The Moving Book Club is a collective of local artists who publicly explore movement improvisation to create spontaneous ensemble theatre. In other words, human bodies moving through familiar spaces in the moment. The performers make their creative decisions on the spot by drawing inspiration from each other and from the environment around them. The Moving Book Club uses improvisation to discover and invent new ways of telling stories through movement. Like in a game, rules are often applied to the improvisation before the group begins. This keeps some sense of order and guides the performance. Limitations become a tool and support the performer's decision making, helping thread things together for both the performers and the audience.
The spatial and relational interactions in spontaneous ensemble theatre birth narratives and storyline’s which at times can unfold so organically that it’s almost impossible to recapture if one tried to repeat it. It is the authenticity of the exchanges between performers that makes this art form such a delight to experience.

> [Given records]:
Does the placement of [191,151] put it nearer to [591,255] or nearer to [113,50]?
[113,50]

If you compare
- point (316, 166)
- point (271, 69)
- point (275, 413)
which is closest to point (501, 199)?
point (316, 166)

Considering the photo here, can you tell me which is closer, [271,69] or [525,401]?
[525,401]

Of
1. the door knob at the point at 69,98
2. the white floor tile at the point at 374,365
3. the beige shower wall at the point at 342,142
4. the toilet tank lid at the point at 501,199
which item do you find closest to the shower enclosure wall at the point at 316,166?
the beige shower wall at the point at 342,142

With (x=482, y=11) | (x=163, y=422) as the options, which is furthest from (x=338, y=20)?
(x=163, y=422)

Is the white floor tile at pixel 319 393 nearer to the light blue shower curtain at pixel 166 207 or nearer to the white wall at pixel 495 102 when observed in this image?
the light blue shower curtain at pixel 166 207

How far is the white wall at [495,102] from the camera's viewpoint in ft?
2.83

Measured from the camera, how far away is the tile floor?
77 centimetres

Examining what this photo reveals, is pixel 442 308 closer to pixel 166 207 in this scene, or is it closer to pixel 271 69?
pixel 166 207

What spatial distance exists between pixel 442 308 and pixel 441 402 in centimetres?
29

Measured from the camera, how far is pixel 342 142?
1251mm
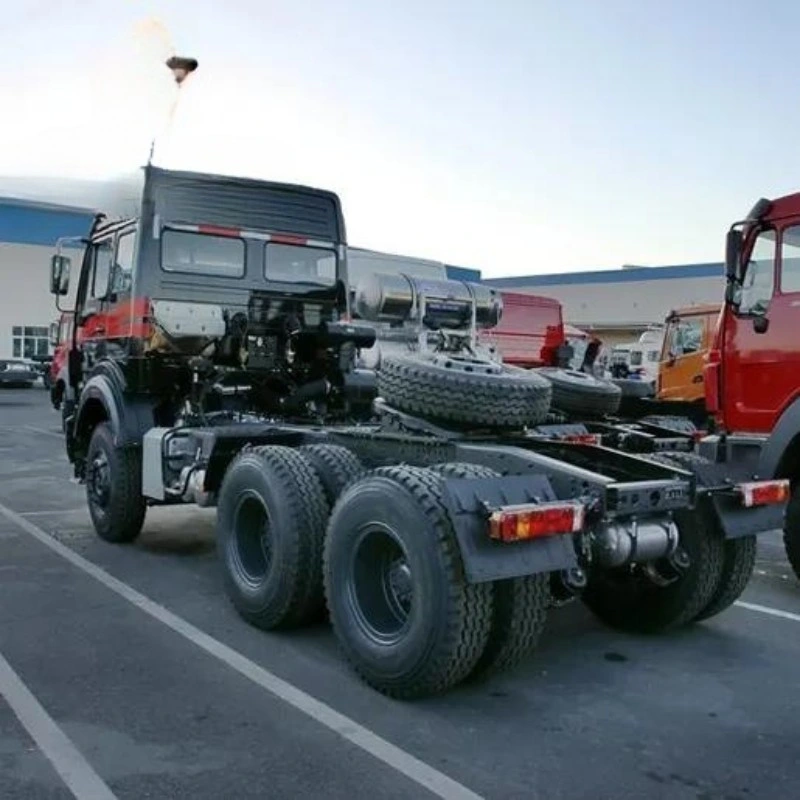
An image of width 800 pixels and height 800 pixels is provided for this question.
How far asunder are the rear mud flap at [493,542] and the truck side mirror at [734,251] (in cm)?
343

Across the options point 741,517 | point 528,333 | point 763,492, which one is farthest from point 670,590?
point 528,333

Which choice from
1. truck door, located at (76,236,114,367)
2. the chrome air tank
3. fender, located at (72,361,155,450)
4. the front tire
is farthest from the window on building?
the front tire

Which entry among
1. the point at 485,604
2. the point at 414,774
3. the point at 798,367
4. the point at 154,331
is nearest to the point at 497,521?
the point at 485,604

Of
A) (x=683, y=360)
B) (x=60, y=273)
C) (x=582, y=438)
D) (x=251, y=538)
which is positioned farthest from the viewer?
(x=683, y=360)

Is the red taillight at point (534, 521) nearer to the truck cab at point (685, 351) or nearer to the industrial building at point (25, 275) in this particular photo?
the truck cab at point (685, 351)

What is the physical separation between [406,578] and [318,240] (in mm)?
4367

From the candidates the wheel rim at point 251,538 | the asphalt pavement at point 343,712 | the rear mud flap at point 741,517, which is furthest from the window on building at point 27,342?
the rear mud flap at point 741,517

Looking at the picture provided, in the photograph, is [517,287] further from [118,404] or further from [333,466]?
[333,466]

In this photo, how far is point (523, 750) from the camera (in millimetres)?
3666

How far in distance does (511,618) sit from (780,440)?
3026 millimetres

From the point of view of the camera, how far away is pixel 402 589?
436cm

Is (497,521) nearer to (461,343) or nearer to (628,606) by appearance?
(628,606)

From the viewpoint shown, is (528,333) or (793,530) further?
(528,333)

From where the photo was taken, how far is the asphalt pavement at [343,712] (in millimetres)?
3391
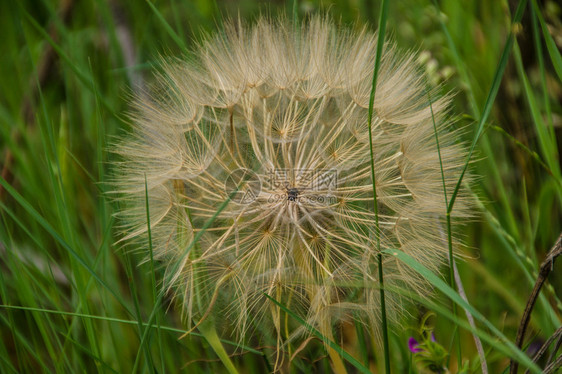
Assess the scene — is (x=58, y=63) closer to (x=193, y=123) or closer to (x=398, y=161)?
(x=193, y=123)

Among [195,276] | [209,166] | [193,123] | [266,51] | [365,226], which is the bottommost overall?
[195,276]

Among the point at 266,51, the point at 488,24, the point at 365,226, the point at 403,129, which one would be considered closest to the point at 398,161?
the point at 403,129

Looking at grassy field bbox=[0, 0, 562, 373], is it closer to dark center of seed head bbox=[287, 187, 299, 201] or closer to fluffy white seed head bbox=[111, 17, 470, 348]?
fluffy white seed head bbox=[111, 17, 470, 348]

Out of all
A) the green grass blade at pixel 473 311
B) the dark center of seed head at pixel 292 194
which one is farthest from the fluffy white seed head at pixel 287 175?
the green grass blade at pixel 473 311

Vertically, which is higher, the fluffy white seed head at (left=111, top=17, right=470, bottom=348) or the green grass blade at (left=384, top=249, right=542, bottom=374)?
the fluffy white seed head at (left=111, top=17, right=470, bottom=348)

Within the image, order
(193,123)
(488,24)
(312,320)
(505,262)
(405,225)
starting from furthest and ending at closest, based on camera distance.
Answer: (488,24)
(505,262)
(193,123)
(405,225)
(312,320)

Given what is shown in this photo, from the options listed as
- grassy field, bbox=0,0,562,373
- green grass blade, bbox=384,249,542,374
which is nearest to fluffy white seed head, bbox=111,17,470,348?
grassy field, bbox=0,0,562,373

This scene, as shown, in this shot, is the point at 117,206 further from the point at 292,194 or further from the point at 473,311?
the point at 473,311
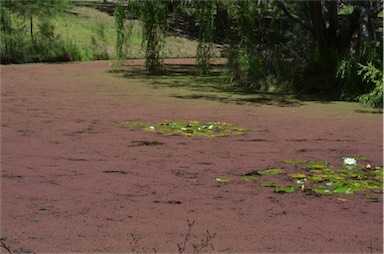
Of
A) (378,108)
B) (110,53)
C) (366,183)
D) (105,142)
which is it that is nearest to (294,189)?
(366,183)

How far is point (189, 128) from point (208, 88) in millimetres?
7446

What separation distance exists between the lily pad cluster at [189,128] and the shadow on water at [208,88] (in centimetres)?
364

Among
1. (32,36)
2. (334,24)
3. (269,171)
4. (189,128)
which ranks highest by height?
(334,24)

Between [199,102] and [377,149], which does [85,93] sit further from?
[377,149]

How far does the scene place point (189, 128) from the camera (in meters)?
11.0

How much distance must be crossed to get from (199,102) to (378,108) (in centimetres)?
359

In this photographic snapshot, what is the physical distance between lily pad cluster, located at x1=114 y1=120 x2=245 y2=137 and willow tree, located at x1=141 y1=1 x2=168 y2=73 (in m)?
10.7

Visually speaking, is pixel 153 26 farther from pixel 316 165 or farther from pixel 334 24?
pixel 316 165

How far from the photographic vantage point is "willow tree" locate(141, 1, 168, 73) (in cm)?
2209

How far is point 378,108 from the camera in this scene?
1453 centimetres

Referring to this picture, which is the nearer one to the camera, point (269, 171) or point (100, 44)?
point (269, 171)

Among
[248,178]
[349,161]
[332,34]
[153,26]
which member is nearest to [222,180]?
[248,178]

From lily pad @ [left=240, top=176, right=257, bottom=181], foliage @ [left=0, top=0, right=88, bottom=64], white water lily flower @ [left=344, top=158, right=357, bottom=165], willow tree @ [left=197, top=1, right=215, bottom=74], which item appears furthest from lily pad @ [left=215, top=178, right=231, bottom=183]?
foliage @ [left=0, top=0, right=88, bottom=64]

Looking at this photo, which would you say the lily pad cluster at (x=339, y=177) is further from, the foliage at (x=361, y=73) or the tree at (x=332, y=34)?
the tree at (x=332, y=34)
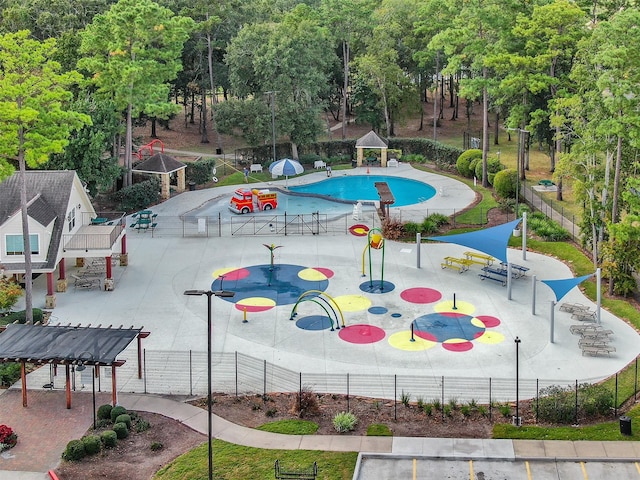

> [Exercise requirements]:
A. Please rewrite the Moving Book Club text, starting at "The Moving Book Club is" and ending at "and the audience.", swapping "improvisation" for "improv".
B. According to the Moving Book Club text, what do rules applied before the group begins do for the performance?
The records have nothing to do with the Moving Book Club text.

> [Task-by-task results]:
A.
The Moving Book Club is a collective of local artists who publicly explore movement improv to create spontaneous ensemble theatre. In other words, human bodies moving through familiar spaces in the moment. The performers make their creative decisions on the spot by drawing inspiration from each other and from the environment around them. The Moving Book Club uses improv to discover and invent new ways of telling stories through movement. Like in a game, rules are often applied to the improv before the group begins. This keeps some sense of order and guides the performance. Limitations become a tool and support the performer's decision making, helping thread things together for both the performers and the audience.

B. They keep some sense of order and guide the performance.